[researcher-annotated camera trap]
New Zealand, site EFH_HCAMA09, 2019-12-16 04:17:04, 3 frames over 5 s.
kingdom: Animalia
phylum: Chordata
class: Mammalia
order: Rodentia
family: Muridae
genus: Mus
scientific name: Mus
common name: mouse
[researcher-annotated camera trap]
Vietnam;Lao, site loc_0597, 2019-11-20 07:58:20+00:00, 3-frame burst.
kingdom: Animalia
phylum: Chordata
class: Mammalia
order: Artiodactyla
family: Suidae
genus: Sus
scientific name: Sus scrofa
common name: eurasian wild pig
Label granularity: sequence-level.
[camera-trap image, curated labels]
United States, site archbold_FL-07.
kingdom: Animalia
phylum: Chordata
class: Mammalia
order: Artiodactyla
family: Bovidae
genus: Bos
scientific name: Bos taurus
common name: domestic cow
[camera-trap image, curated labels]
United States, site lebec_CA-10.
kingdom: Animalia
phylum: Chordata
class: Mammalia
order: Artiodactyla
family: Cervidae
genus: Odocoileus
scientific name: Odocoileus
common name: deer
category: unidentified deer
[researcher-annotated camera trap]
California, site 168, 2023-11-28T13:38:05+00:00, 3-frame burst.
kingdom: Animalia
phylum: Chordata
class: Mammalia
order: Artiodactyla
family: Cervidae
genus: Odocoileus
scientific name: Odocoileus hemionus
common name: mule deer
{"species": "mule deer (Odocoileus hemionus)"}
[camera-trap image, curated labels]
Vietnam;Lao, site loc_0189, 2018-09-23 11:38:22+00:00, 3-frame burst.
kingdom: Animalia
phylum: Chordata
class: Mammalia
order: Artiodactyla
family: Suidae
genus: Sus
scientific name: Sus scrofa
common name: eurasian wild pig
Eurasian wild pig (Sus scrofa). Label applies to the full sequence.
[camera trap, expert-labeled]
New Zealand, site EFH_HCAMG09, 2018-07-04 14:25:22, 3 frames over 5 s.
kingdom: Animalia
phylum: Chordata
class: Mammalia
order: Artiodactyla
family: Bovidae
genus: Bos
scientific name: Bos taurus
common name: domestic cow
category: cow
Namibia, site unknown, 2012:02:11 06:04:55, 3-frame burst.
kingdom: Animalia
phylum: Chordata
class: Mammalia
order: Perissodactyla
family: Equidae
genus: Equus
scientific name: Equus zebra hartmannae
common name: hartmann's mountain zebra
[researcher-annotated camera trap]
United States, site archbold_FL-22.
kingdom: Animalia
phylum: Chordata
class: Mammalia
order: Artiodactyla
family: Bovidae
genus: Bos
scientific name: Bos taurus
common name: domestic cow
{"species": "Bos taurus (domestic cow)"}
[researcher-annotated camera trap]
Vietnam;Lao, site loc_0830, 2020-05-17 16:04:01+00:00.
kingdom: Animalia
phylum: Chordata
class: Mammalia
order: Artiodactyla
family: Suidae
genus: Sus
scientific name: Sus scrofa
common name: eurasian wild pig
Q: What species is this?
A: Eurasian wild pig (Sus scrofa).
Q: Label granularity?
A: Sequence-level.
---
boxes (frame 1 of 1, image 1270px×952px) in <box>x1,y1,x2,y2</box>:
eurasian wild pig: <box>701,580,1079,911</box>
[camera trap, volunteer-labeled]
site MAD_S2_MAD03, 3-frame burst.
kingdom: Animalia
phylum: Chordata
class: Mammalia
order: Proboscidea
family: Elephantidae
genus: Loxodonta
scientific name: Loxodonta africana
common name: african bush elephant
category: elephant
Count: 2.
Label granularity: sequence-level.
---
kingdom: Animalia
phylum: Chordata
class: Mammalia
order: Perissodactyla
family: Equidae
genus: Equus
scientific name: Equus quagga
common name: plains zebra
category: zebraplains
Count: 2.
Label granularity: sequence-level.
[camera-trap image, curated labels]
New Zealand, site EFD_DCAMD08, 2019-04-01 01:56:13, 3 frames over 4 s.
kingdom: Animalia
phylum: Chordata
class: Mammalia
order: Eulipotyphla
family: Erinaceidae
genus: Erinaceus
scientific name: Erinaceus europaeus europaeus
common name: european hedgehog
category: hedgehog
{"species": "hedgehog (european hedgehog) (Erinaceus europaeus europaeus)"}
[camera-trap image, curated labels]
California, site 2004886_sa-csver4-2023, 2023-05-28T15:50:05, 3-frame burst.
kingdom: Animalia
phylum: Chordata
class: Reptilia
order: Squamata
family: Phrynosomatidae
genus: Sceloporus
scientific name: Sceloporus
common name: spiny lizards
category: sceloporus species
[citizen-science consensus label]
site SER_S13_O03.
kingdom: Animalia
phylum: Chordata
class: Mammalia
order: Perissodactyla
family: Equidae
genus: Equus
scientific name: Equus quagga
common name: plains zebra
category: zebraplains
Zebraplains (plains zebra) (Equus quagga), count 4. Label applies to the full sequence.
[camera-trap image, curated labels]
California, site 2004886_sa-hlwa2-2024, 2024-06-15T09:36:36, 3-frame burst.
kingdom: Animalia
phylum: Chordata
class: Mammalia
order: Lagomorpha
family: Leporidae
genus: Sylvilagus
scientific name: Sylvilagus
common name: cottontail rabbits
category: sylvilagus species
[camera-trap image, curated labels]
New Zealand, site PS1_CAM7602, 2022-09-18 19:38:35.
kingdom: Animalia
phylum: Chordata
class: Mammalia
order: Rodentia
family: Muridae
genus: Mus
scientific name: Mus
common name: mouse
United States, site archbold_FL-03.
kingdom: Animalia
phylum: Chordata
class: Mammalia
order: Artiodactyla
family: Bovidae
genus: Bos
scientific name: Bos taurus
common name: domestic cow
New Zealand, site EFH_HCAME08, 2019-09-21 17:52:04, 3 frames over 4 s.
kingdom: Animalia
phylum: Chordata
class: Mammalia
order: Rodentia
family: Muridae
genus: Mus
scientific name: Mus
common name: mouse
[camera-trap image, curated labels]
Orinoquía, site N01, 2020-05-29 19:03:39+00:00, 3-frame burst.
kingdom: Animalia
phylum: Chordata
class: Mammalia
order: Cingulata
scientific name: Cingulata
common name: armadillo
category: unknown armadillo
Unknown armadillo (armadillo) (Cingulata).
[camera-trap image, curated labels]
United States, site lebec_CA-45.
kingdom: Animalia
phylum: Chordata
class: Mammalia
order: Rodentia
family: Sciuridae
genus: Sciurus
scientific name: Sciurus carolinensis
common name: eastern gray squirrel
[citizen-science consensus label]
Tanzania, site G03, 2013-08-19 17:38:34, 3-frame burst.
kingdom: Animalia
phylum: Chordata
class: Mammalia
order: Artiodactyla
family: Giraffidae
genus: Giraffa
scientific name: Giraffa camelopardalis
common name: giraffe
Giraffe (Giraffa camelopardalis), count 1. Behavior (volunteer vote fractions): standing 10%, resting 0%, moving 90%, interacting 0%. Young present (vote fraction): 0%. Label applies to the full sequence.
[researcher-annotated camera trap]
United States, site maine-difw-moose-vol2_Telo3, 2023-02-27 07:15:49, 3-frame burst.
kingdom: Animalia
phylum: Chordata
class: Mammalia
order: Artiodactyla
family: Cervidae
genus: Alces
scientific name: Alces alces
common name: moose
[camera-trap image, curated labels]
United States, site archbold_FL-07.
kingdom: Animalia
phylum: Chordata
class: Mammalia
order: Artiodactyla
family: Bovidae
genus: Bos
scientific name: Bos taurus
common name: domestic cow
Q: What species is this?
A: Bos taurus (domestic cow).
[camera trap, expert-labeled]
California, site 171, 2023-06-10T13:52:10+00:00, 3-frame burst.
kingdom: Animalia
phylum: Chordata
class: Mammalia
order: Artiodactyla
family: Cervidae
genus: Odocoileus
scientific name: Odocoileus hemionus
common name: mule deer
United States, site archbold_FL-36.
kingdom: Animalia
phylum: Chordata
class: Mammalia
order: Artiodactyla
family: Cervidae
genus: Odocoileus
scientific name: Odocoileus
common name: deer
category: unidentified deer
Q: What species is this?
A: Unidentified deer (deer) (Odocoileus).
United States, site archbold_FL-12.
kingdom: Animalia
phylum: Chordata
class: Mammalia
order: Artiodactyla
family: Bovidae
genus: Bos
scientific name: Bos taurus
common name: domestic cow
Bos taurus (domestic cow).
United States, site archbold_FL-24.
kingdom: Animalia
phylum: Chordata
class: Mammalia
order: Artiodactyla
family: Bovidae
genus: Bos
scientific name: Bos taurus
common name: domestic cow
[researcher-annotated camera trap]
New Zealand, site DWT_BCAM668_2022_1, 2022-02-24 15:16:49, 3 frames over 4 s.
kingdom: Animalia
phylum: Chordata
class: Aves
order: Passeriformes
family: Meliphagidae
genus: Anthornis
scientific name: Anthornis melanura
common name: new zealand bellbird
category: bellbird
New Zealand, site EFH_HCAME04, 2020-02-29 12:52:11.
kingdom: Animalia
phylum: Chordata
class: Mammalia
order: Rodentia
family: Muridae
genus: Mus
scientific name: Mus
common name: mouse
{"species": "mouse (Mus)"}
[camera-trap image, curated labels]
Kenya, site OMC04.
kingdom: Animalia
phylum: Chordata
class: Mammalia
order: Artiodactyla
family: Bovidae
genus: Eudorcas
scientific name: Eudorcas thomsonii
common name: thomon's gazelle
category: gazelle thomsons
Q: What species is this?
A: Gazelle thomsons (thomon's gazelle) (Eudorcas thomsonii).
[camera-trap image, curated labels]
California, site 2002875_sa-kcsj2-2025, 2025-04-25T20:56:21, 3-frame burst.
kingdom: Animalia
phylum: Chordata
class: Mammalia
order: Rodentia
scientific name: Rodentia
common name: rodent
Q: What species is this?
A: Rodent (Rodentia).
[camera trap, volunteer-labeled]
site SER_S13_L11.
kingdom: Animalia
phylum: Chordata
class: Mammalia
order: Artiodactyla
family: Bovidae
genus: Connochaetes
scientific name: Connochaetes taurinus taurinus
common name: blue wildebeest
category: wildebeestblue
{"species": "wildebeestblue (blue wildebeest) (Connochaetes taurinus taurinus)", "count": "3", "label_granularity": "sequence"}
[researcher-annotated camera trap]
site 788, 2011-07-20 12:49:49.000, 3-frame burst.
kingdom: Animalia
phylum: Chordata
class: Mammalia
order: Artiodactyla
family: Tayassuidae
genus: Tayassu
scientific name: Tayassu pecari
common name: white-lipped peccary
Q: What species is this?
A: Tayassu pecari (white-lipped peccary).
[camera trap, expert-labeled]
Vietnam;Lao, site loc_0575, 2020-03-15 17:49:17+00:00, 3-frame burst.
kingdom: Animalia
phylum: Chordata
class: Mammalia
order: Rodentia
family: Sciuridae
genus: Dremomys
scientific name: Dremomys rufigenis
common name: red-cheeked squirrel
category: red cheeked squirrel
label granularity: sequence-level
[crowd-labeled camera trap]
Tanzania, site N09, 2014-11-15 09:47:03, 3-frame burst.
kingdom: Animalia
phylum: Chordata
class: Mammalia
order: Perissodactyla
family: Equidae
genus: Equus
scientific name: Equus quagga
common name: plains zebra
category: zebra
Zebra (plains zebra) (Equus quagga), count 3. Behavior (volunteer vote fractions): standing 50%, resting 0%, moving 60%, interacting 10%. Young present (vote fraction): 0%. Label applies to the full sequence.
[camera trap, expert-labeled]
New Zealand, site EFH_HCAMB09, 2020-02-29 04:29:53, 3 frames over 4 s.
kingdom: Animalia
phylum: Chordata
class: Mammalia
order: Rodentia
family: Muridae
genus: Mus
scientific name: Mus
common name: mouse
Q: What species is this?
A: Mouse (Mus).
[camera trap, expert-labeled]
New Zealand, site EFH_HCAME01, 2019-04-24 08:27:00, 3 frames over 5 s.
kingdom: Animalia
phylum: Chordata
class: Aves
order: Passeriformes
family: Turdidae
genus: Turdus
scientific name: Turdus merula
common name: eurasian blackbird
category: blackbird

◆ TASK STATEMENT
From the first line of the listing above to the line that contains "scientific name: Equus zebra hartmannae", inclusive, restate every line word for word. Nothing else belongs in the answer.

◆ YOUR RESPONSE
[researcher-annotated camera trap]
New Zealand, site EFH_HCAMA09, 2019-12-16 04:17:04, 3 frames over 5 s.
kingdom: Animalia
phylum: Chordata
class: Mammalia
order: Rodentia
family: Muridae
genus: Mus
scientific name: Mus
common name: mouse
[researcher-annotated camera trap]
Vietnam;Lao, site loc_0597, 2019-11-20 07:58:20+00:00, 3-frame burst.
kingdom: Animalia
phylum: Chordata
class: Mammalia
order: Artiodactyla
family: Suidae
genus: Sus
scientific name: Sus scrofa
common name: eurasian wild pig
Label granularity: sequence-level.
[camera-trap image, curated labels]
United States, site archbold_FL-07.
kingdom: Animalia
phylum: Chordata
class: Mammalia
order: Artiodactyla
family: Bovidae
genus: Bos
scientific name: Bos taurus
common name: domestic cow
[camera-trap image, curated labels]
United States, site lebec_CA-10.
kingdom: Animalia
phylum: Chordata
class: Mammalia
order: Artiodactyla
family: Cervidae
genus: Odocoileus
scientific name: Odocoileus
common name: deer
category: unidentified deer
[researcher-annotated camera trap]
California, site 168, 2023-11-28T13:38:05+00:00, 3-frame burst.
kingdom: Animalia
phylum: Chordata
class: Mammalia
order: Artiodactyla
family: Cervidae
genus: Odocoileus
scientific name: Odocoileus hemionus
common name: mule deer
{"species": "mule deer (Odocoileus hemionus)"}
[camera-trap image, curated labels]
Vietnam;Lao, site loc_0189, 2018-09-23 11:38:22+00:00, 3-frame burst.
kingdom: Animalia
phylum: Chordata
class: Mammalia
order: Artiodactyla
family: Suidae
genus: Sus
scientific name: Sus scrofa
common name: eurasian wild pig
Eurasian wild pig (Sus scrofa). Label applies to the full sequence.
[camera trap, expert-labeled]
New Zealand, site EFH_HCAMG09, 2018-07-04 14:25:22, 3 frames over 5 s.
kingdom: Animalia
phylum: Chordata
class: Mammalia
order: Artiodactyla
family: Bovidae
genus: Bos
scientific name: Bos taurus
common name: domestic cow
category: cow
Namibia, site unknown, 2012:02:11 06:04:55, 3-frame burst.
kingdom: Animalia
phylum: Chordata
class: Mammalia
order: Perissodactyla
family: Equidae
genus: Equus
scientific name: Equus zebra hartmannae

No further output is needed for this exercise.